La science est catégorique
sur le sujet : non il n’y a pas eu de géants civilisés
sur la terre en des temps lointains, l’homme intelligent et évolué n’est
apparu que très récemment dans l’histoire du monde
! Les Darwin, Cuvier, Wallace et autres paléontologues, ont
eu raison de toutes les croyances, les mythes et les religions,
balayant ainsi d’un revers de manche des pans entiers de l’histoire
du monde avec pour référence les découvertes scientifiques « qui
se veulent » incontournables.
Certes la science a permis de faire
de grands pas à l’humanité et quel que soit le
domaine considéré les faits sont indéniables.
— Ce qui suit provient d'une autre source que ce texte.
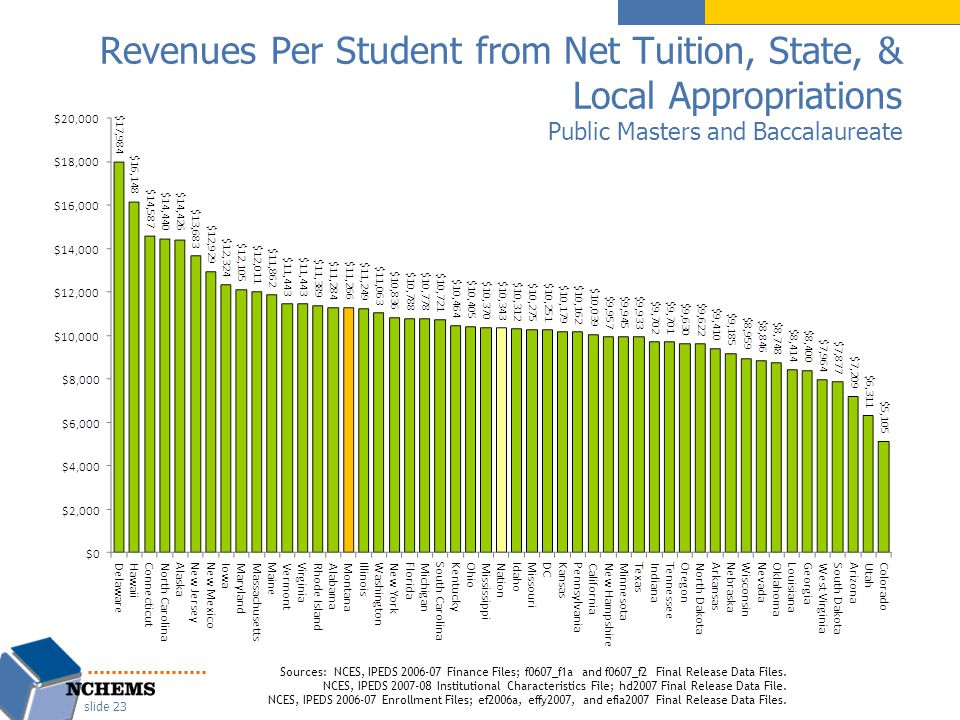 Revenues Per Student from Net Tuition, State, & Local Appropriations Public Masters and Baccalaureate slide 23 Sources: NCES, IPEDS 2006-07 Finance Files; f0607_f1a and f0607_f2 Final Release Data Files.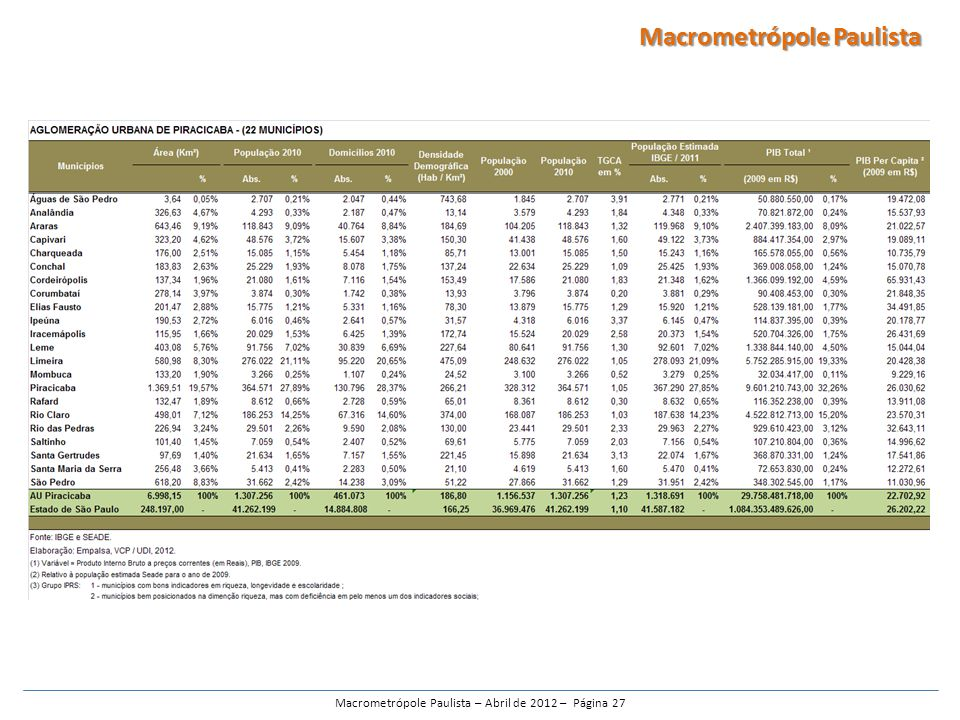 Macrometrópole Paulista – Abril de 2012 – Página 27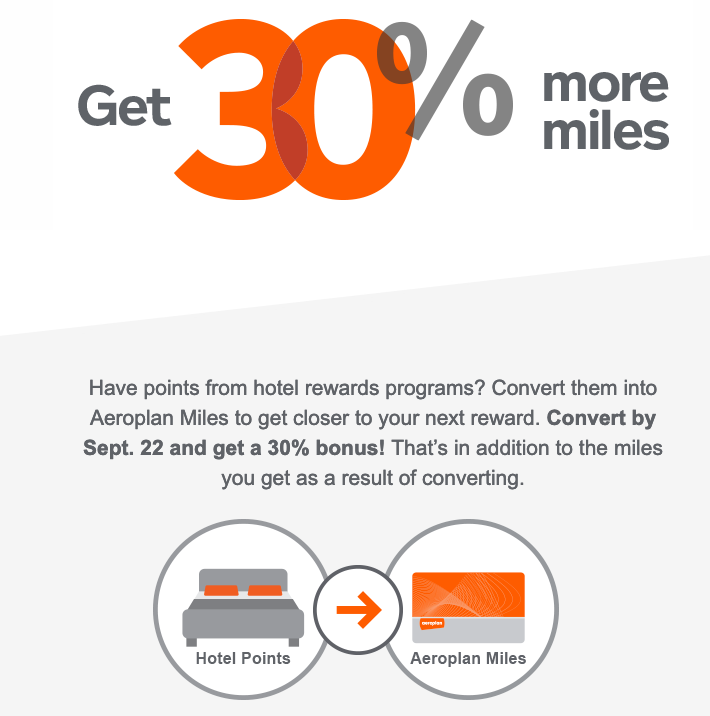 Rewards Canada: 30% Bonus Aeroplan Miles when you convert ...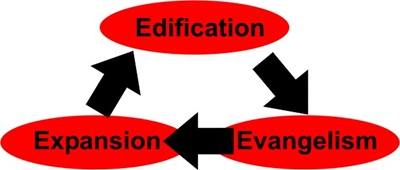 lesson29-edification-expansion-evangelism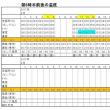 今朝(8月20日)の東京のお天気:曇り、8月の温度統計、8月(後半)の作品:創作燈籠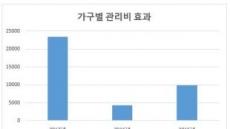 """""""아파트 관리비 가구당 2만3450원 더냈다"""""""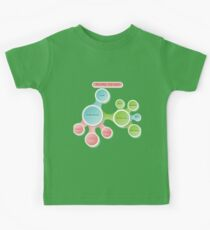 Healthy Lifestyle infographics Kids Clothes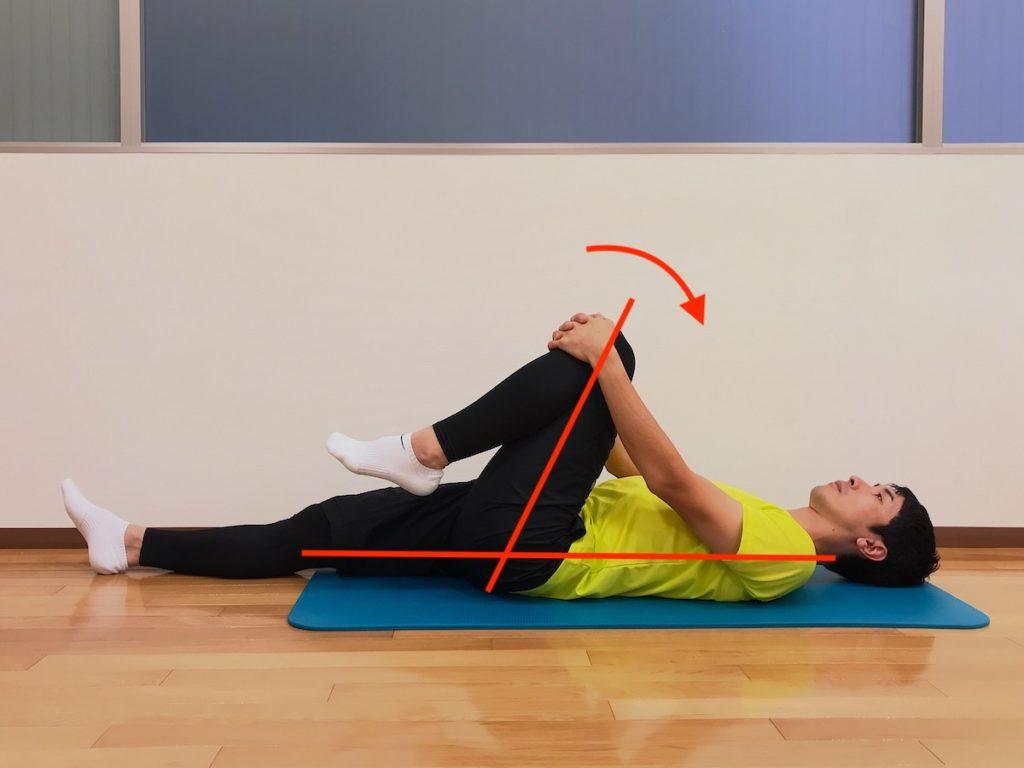 股関節の屈曲動作が硬い場合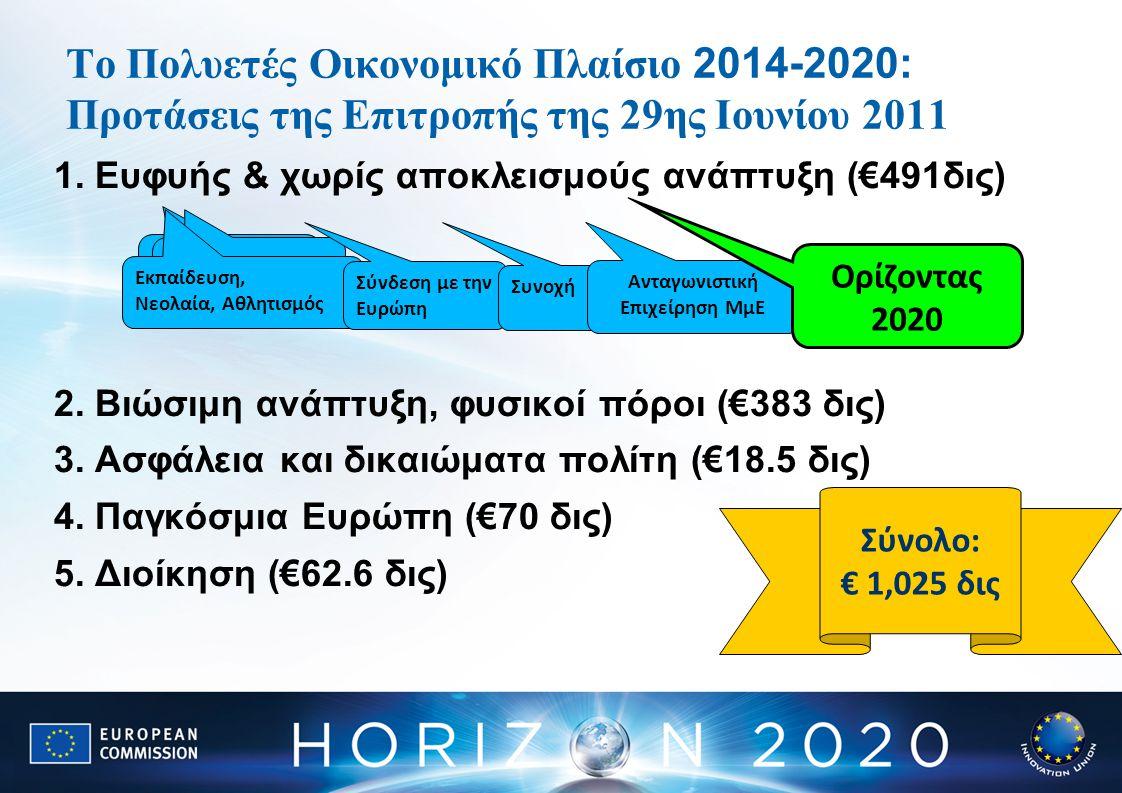 Το Πολυετές Οικονομικό Πλαίσιο 2014-2020: Προτάσεις της Επιτροπής της 29ης Ιουνίου 2011 1. Ευφυής & χωρίς αποκλεισμούς ανάπτυξη (€491δις) 2. Βιώσιμη α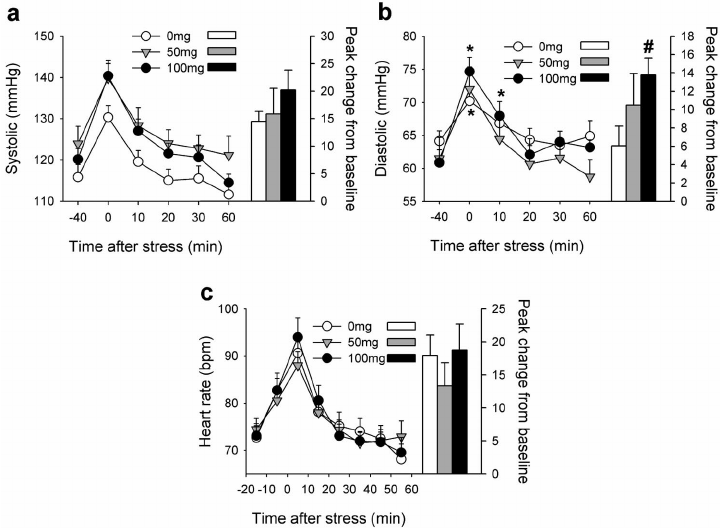 Effects of the Trier Social Stress Test (TSST) on systolic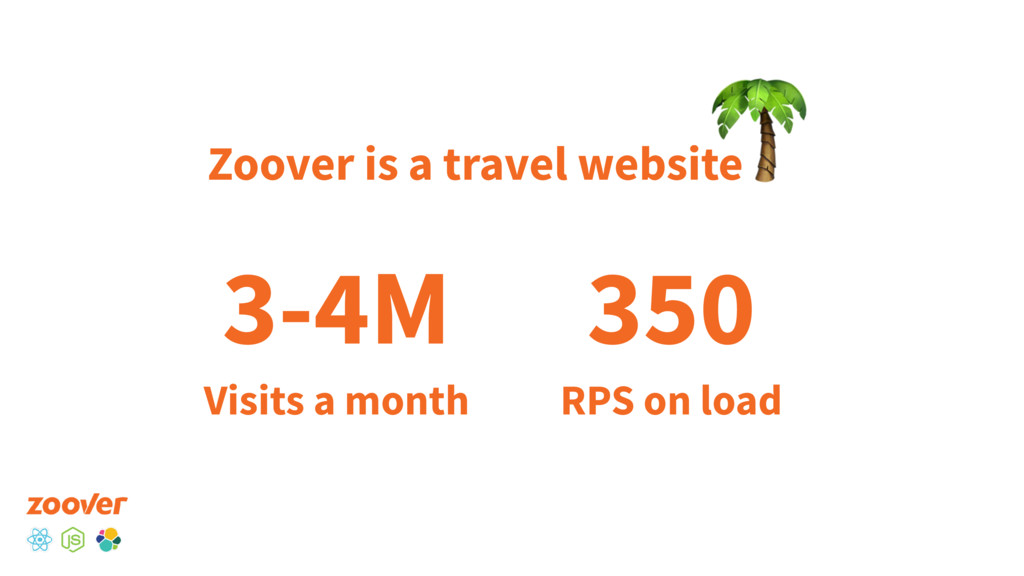 Zoover is a travel website  3-4M Visits a month...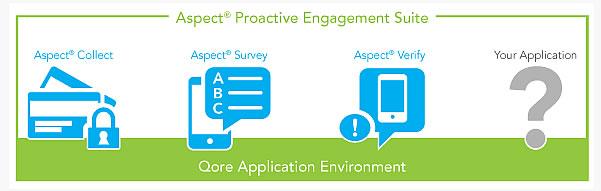 Aspect Proactive Engagement Suite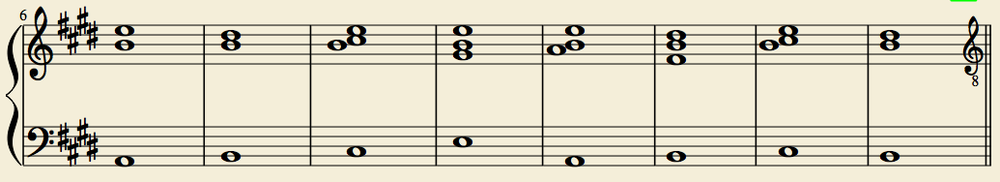"Here, the organ provides the necessary harmonies to give the listener an idea of the chord progression present. You can also see the droning ""B"" in the organ part present throughout the section as well."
Pourtant, on oublie de noter que la science elle-même évolue
et que ce qui était vrai hier ne l’est plus forcément
aujourd’hui. Tous les domaines sont touchés par cette
loi non écrite : histoire, paléontologie, archéologie,
astronomie, médecine… Nous avons tous pu noter que sont
mis au placard des faits scientifiques d’hier contestées
par des chercheurs d’aujourd’hui. C’est cela qui
fait évoluer la science et c’est un bien. Mais voilà,
sans brandir les tribunaux philosophiques, force est de constater
que les savants trop « novateurs » doivent entamer
une lutte de longue haleine pour arracher la reconnaissance de
leurs pairs
lors de découvertes insolites. De plus, si d’aucun s’aventure à changer
l’ordre des structures établies depuis longtemps, alors
des voix s’élèvent du temple de la science pour
réfuter de nouvelles connaissances. C’est ainsi qu’au
cours des siècles et encore aujourd’hui, beaucoup de faits
ont été occultés parce que trop dérangeant
ou n’entrant pas dans le moule raisonnable de l’Académie.

Photo ci-dessus : Photo truquée ou "hoax" d'une pseudo découverte
de géant comme il en circule souvent sur internet
La
paléontologie est encore aujourd’hui balbutiante.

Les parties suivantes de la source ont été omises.